■ AIM OF THE EXERCISE
Can you reproduce every line of the records below verbatim, leaving out the pictures?

■ RECORD LIST

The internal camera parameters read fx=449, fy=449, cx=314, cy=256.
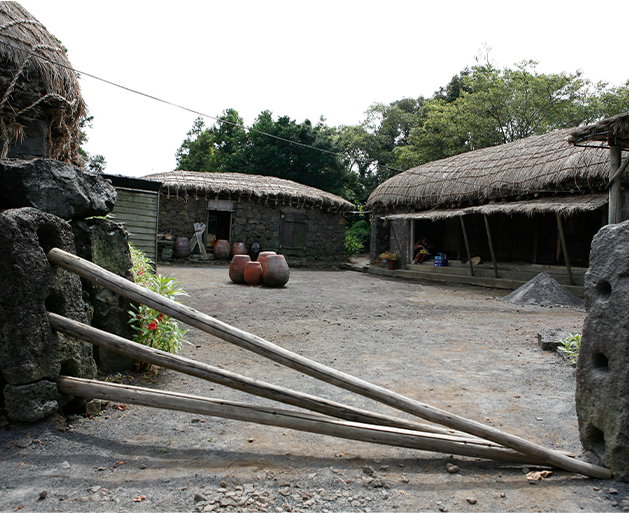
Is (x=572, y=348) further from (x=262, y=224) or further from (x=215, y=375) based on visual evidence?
(x=262, y=224)

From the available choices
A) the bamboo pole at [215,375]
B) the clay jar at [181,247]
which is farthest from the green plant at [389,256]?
the bamboo pole at [215,375]

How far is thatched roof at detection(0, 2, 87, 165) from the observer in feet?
13.9

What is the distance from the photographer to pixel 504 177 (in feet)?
41.7

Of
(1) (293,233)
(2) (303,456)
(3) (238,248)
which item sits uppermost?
(1) (293,233)

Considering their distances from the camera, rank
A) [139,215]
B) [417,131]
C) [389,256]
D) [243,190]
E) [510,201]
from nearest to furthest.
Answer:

■ EXPECTED ANSWER
The internal camera parameters read fx=449, fy=449, cx=314, cy=256.
Is (x=572, y=348) further from (x=262, y=224) or further from (x=215, y=375) based on visual evidence?
(x=262, y=224)

From the available choices
A) the bamboo pole at [215,375]
B) the clay jar at [181,247]
which is farthest from the green plant at [389,256]?
the bamboo pole at [215,375]

How far is thatched roof at detection(0, 2, 87, 165) from the observer in feet?
13.9

What is the distance from the photographer to pixel 504 177 (in feet)?
41.7

Of
(1) (293,233)
(2) (303,456)
(3) (238,248)
which item sits uppermost?
(1) (293,233)

Considering their distances from the camera, rank
A) [139,215]
B) [417,131]
C) [389,256]
D) [243,190]
E) [510,201]
from nearest to furthest.
Answer:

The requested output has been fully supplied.